§ EXERCISE PROMPT: Can you duplicate the passage of the medical education building description starting at "The $46 million" and ending at "and even 70.", word for word?

§ DOCUMENT EXCERPT:
The $46 million Harrell Medical Education Building includes spaces for just about every approach to learning — quiet independent-study lounges, semi-quiet rooms for collaborative learning and the Florence Pavlik and Joseph Rush, MD, Student Lounge, furnished with a ping-pong table to help ease the rigors of medical school. More than a dozen collaborative learning spaces throughout the building accommodate class sizes starting at four and going up to six, 12, 20 and even 70.

Outside, the Alan H. Porter, MD, and Claudia B. Porter, RN, Tower gives the exterior its signature look, and the two-story Steven M. Scott, MD, and Rebecca J. Scott Commons provides the building’s striking entrance. Two 4,600-square-feet circular learning studios are located on opposite sides of the commons, and the H. James Free, MD, Center for Primary Care Education and Innovation sits to the northwest of the commons.

The top two floors of the building are dedicated to hands-on experiences, with 18 standardized patient examination rooms, two hospital rooms and several classrooms in the Dr. Angelo and Alberta Anaclerio Learning and Assessment Center. The state-of-the-art Lou Oberndorf Experiential Learning Theater on the fourth floor can be configured to represent hundreds of simulated health care scenarios to help bring clinical situations to life and teach students, residents and health care professionals new and complex skills.

Scene geometry reasoning data
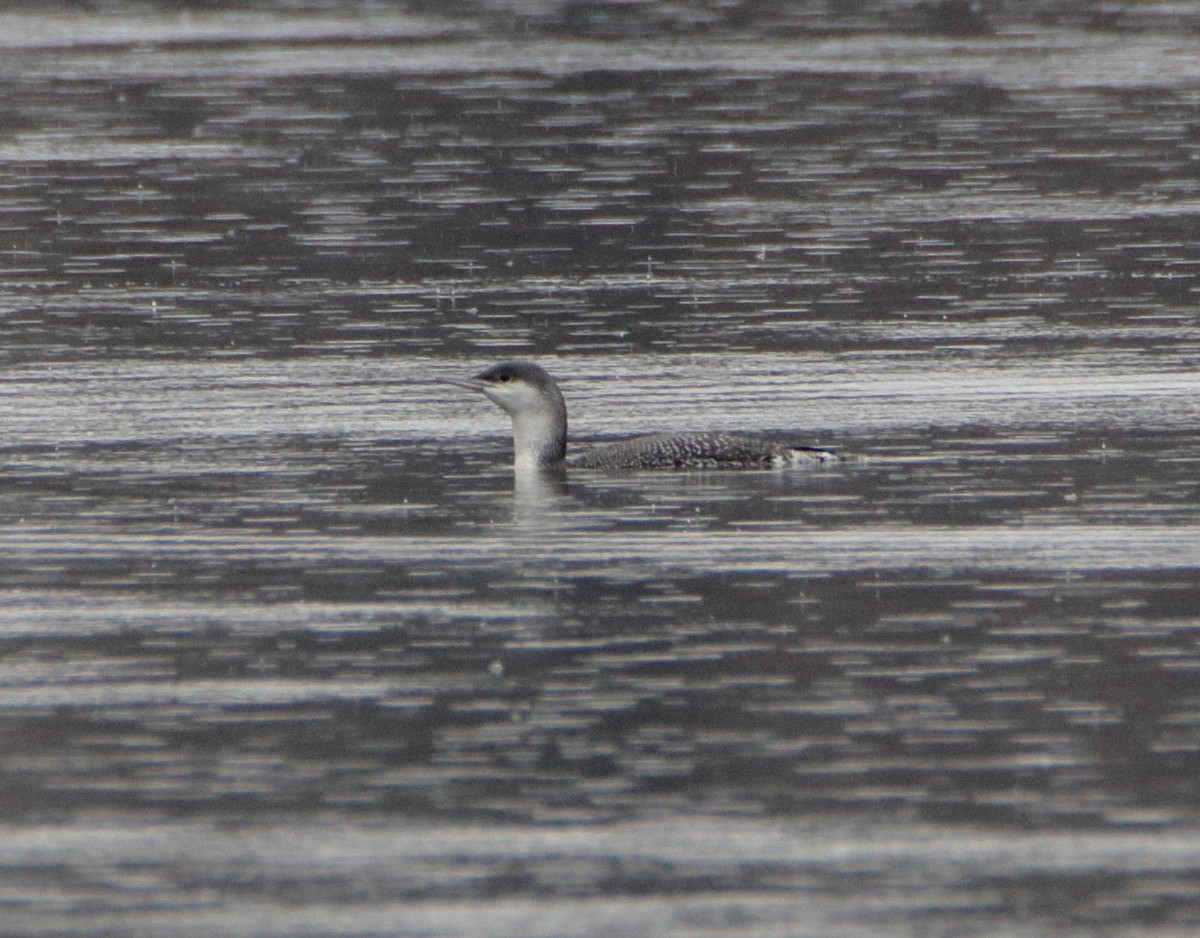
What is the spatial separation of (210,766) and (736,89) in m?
33.1

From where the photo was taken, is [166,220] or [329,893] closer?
[329,893]

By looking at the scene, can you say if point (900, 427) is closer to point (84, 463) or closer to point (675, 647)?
point (84, 463)

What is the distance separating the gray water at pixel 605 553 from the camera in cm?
912

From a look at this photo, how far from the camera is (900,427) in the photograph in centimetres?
1762

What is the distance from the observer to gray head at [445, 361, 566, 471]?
54.9ft

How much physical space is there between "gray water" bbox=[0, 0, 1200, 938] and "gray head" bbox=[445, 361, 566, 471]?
289 mm

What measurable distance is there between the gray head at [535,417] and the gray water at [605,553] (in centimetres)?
29

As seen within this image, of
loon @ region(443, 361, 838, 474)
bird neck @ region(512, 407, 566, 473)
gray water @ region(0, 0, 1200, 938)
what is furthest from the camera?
bird neck @ region(512, 407, 566, 473)

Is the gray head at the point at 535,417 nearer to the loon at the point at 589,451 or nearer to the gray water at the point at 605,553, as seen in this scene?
the loon at the point at 589,451

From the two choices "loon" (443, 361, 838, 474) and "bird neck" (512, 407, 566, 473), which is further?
"bird neck" (512, 407, 566, 473)

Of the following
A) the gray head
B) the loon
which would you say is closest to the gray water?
the loon

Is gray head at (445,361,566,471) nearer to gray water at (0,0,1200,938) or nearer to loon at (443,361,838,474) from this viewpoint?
loon at (443,361,838,474)

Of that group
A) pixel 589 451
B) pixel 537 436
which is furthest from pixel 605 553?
pixel 589 451

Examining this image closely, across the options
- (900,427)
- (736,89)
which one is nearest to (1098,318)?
(900,427)
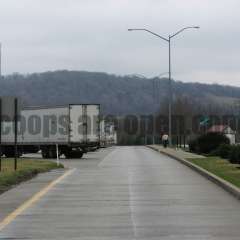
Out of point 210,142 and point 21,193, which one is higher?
point 210,142

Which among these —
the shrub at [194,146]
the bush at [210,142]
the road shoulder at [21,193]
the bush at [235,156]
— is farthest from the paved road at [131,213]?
the shrub at [194,146]

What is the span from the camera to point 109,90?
5020 inches

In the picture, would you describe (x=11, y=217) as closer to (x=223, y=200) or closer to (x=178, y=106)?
(x=223, y=200)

§ RESPONSE BOX:
The $46 million Harrell Medical Education Building includes spaces for just about every approach to learning — quiet independent-study lounges, semi-quiet rooms for collaborative learning and the Florence Pavlik and Joseph Rush, MD, Student Lounge, furnished with a ping-pong table to help ease the rigors of medical school. More than a dozen collaborative learning spaces throughout the building accommodate class sizes starting at four and going up to six, 12, 20 and even 70.